* PROBLEM *
Would you give the listing again exactly, without its images?

* COLLECTED DATA *
++++++

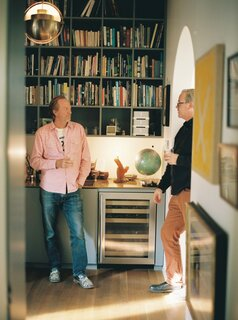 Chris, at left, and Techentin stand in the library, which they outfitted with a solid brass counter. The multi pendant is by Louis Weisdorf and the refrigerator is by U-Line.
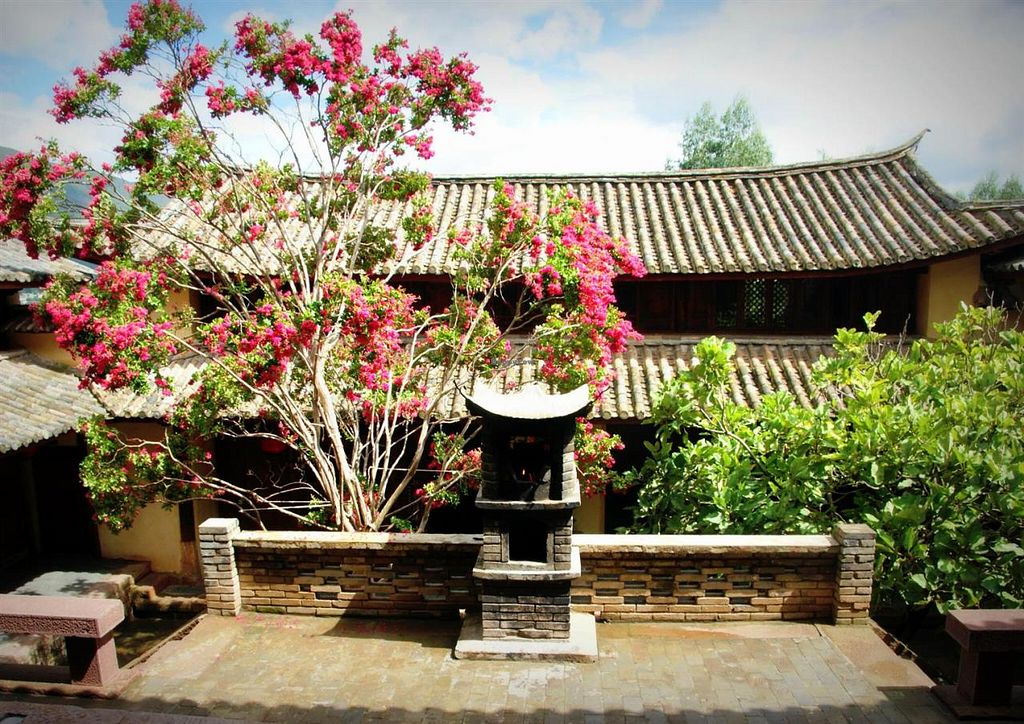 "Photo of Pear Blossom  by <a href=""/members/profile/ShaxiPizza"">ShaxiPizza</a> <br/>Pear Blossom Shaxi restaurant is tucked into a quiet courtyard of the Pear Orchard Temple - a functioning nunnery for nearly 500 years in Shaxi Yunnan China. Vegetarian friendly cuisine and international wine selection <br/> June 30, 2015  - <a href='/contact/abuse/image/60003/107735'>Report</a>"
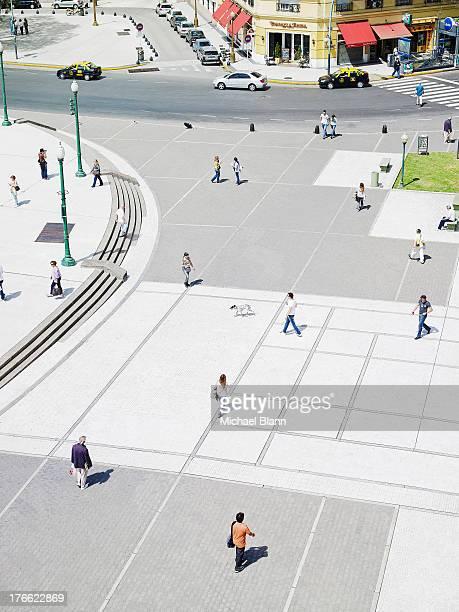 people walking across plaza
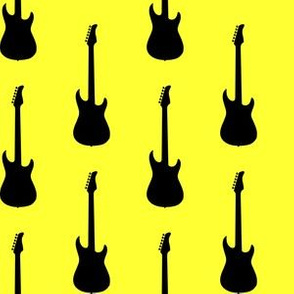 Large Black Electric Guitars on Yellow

++++++

* SOLUTION FOR THIS EXERCISE *
 Chris, at left, and Techentin stand in the library, which they outfitted with a solid brass counter. The multi pendant is by Louis Weisdorf and the refrigerator is by U-Line.
 "Photo of Pear Blossom  by <a href=""/members/profile/ShaxiPizza"">ShaxiPizza</a> <br/>Pear Blossom Shaxi restaurant is tucked into a quiet courtyard of the Pear Orchard Temple - a functioning nunnery for nearly 500 years in Shaxi Yunnan China. Vegetarian friendly cuisine and international wine selection <br/> June 30, 2015  - <a href='/contact/abuse/image/60003/107735'>Report</a>"
 people walking across plaza
 Large Black Electric Guitars on Yellow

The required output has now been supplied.